Carta a un disidente iraquí anónimo

Ariel Dorfman

Tu nombre no lo sé y eso ya es significativo. Tal vez seas uno de los miles de miles que sobrevivieron la tortura a mano de los agentes de Saddam Hussein, tal vez tuviste que mirar cómo pulverizaban los genitales de tu hijo para que cooperaras. O por ahí hace años que miras cada día al padre tuyo que retornó, silencioso y destrozado, de alguna prisión infernal, quizás eres una de las madres que recuerda al amanecer a la hija secuestrada una noche por fuerzas de seguridad y que puede que esté viva, o puede que no, puede que no. O tal vez me dirijo a uno de los kurdos envenenado con gases en el norte de Irak, a un árabe del sur al que le demolieron el hogar, a un imán shiíta perseguido implacablemente por el Partido Baath, a un comunista que ya lleva décadas luchando contra la dictadura.

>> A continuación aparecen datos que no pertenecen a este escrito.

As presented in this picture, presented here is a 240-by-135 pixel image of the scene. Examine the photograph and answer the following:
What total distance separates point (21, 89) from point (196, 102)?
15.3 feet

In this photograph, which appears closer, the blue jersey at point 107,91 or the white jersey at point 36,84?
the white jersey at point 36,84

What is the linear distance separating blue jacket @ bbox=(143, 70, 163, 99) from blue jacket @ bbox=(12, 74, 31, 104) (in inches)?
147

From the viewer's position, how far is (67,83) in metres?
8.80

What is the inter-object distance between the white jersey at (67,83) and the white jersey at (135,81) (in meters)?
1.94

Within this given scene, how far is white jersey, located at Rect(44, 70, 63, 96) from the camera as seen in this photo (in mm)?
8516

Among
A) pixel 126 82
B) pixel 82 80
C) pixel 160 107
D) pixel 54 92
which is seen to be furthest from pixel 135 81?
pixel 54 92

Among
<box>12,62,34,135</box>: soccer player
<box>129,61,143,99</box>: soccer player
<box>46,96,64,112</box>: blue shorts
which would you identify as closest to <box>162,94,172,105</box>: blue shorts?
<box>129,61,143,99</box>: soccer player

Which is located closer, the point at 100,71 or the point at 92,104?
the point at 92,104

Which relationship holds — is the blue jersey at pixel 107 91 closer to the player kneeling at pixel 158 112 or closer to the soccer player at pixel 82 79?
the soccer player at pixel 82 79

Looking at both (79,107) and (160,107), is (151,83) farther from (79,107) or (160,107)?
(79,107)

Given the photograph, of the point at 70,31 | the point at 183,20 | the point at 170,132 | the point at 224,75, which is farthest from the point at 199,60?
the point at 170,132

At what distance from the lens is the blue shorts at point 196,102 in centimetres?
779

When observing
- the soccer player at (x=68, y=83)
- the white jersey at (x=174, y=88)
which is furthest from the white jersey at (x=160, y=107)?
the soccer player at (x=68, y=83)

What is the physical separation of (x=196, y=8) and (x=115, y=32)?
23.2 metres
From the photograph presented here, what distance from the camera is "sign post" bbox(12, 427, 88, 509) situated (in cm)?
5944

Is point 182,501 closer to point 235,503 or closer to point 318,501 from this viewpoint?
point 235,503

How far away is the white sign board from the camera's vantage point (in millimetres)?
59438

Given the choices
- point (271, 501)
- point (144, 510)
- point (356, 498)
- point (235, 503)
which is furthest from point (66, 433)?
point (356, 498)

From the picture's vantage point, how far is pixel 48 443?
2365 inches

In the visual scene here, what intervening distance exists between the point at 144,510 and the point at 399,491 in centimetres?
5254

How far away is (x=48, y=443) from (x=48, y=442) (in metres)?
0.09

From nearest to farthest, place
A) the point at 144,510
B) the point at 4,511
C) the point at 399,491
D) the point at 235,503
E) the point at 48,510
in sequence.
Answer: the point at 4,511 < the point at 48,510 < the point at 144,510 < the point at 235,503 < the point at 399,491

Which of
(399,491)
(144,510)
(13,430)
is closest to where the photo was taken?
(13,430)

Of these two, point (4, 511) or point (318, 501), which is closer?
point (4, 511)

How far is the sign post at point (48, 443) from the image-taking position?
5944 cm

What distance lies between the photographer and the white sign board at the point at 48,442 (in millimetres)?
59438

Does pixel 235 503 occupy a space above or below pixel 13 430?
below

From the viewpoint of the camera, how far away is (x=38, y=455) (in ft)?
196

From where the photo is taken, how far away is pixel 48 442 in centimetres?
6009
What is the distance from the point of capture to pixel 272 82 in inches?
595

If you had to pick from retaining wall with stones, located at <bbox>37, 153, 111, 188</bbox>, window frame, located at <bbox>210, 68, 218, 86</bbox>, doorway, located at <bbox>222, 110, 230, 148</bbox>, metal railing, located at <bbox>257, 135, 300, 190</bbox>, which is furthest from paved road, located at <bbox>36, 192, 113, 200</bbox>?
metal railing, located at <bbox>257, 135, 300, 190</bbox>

No tendrás para mí ni rostro ni nombre, pero de lo que no me cabe duda es que desde hace muchos años has estado esperando que este reino de terror se acabe. Y ahora, por fin, se acerca el momento de tu desagravio, cuando el dictador que se construyó monumentales palacios y recitaba loas a Hitler y Stalin parece estar a punto de perder el poder.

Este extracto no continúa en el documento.